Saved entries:

::::::

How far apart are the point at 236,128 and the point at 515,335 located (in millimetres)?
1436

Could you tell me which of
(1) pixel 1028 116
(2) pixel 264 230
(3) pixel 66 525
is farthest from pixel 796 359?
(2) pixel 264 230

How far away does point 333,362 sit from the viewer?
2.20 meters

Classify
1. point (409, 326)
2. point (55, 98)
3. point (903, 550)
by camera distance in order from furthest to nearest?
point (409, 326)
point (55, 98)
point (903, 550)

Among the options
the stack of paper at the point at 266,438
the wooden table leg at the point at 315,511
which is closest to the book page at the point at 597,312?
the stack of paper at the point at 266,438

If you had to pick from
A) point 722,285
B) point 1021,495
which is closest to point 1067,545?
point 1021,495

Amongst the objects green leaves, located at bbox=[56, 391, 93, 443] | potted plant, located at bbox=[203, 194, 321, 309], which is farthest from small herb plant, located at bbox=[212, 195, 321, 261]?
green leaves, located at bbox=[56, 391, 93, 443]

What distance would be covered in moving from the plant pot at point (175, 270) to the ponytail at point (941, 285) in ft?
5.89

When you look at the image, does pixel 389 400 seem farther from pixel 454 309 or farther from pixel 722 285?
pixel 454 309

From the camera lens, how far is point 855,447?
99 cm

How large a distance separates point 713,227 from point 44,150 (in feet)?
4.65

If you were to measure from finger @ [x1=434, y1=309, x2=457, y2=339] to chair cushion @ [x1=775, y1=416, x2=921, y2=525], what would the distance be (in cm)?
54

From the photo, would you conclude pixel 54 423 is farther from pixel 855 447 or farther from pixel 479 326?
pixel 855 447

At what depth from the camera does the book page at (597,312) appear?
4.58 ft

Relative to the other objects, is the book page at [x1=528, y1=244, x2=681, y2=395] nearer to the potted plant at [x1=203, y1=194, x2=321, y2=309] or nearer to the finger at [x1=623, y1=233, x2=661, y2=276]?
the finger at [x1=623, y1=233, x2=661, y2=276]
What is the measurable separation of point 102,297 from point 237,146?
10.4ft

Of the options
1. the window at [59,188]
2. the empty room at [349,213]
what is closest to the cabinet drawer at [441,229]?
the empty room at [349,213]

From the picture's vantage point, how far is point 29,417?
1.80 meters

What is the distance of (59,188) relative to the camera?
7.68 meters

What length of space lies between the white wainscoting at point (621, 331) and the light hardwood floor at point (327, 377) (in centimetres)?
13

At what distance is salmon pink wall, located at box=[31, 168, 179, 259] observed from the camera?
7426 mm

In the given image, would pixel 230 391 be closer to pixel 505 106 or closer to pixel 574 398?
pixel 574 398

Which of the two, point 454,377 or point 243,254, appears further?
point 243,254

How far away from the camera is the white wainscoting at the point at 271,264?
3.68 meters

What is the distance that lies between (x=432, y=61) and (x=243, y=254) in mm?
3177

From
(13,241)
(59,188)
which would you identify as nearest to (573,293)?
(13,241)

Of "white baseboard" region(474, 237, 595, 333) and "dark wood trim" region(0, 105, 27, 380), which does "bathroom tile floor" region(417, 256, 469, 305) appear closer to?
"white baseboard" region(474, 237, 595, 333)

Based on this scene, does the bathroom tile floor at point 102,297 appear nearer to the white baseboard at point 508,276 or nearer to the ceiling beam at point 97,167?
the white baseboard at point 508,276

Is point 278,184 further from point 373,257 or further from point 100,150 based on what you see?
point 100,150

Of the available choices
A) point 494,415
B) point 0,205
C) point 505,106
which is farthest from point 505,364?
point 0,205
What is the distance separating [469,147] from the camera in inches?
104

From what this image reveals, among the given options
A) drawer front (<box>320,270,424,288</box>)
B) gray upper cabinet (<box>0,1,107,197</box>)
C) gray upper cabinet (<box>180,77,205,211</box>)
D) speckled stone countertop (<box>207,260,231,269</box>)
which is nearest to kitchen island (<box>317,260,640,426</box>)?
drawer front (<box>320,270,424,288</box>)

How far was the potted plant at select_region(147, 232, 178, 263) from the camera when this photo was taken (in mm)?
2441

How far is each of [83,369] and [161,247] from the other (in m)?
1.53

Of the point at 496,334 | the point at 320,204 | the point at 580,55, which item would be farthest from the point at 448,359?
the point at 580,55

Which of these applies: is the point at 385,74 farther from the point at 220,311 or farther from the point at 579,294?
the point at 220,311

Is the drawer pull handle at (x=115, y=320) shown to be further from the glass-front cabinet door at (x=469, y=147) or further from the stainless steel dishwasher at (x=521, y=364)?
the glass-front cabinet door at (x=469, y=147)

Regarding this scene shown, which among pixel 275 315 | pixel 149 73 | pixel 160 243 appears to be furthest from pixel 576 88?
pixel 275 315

::::::

WORK REQUIRED:
Pick out every line in the records above that contains the word "other", and copy each one in full.

THE COMPLETED TASK:
Relative to the other objects, is the book page at [x1=528, y1=244, x2=681, y2=395] nearer to the potted plant at [x1=203, y1=194, x2=321, y2=309] or nearer to the finger at [x1=623, y1=233, x2=661, y2=276]?
How far is each of [83,369] and [161,247] from the other (in m)?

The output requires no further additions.